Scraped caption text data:
▬▬▬
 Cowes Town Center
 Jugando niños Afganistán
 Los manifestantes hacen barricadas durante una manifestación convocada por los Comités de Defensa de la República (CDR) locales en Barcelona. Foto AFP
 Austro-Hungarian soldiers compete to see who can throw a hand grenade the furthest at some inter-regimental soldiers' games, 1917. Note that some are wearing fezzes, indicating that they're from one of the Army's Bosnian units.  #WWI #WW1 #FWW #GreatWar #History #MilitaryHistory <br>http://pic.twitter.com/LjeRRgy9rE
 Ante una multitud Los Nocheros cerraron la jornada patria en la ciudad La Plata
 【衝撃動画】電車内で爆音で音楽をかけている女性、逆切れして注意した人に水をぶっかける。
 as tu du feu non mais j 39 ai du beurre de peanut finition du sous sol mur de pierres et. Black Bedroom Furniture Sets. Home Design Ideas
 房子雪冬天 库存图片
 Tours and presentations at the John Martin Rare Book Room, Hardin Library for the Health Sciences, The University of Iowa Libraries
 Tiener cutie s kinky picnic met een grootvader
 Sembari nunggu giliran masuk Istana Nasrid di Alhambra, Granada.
▬▬▬
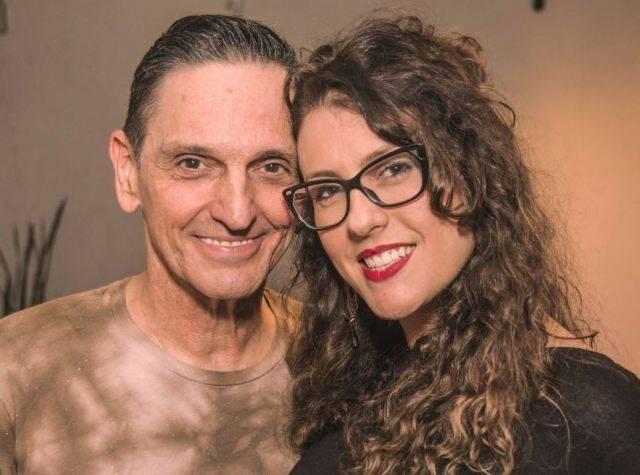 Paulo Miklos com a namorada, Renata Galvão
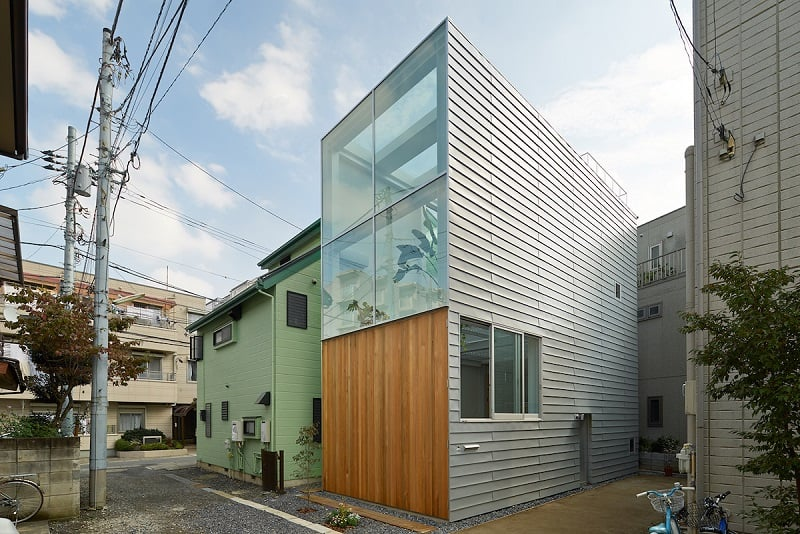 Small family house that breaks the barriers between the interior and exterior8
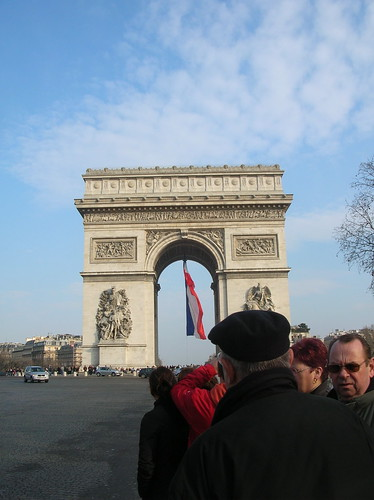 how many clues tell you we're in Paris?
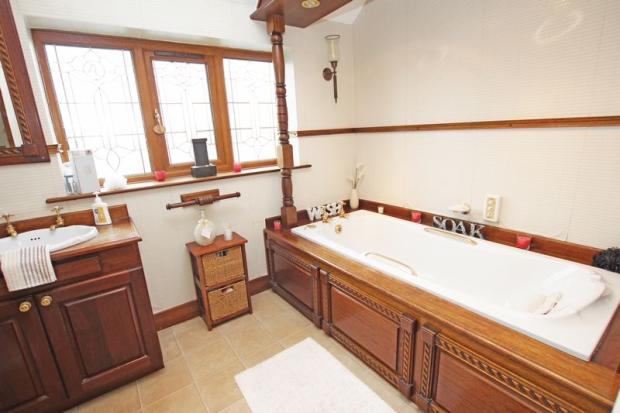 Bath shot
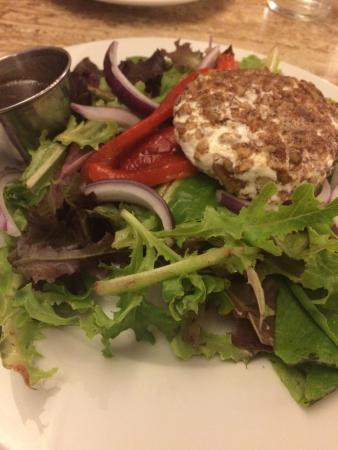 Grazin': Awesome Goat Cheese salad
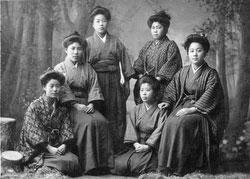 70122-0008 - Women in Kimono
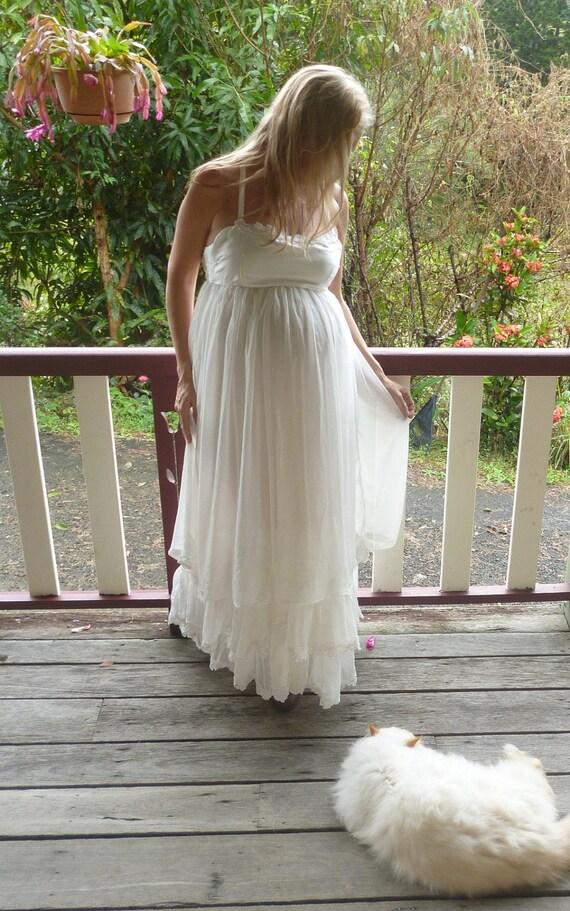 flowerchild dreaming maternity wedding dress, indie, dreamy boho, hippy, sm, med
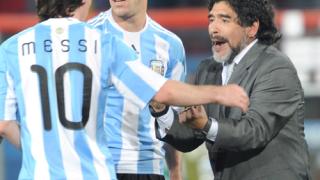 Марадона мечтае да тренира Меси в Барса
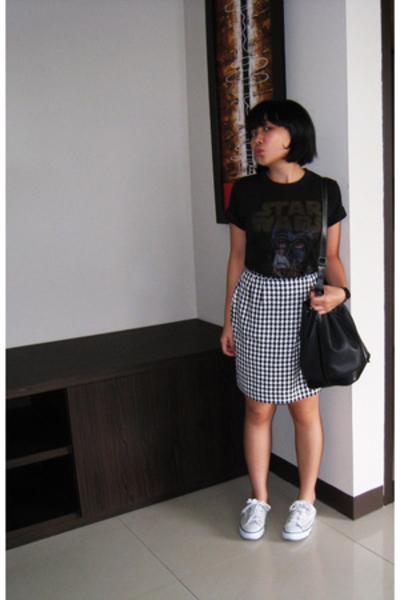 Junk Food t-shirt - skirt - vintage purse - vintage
▬▬▬
Aim of the task - Could you transcribe exactly the entries above, but only the lines from the one with "Grazin': Awesome Goat Cheese salad" through the one with "Junk Food t-shirt", and without pictures?

Exercise solution -
 Grazin': Awesome Goat Cheese salad
 70122-0008 - Women in Kimono
 flowerchild dreaming maternity wedding dress, indie, dreamy boho, hippy, sm, med
 Марадона мечтае да тренира Меси в Барса
 Junk Food t-shirt - skirt - vintage purse - vintage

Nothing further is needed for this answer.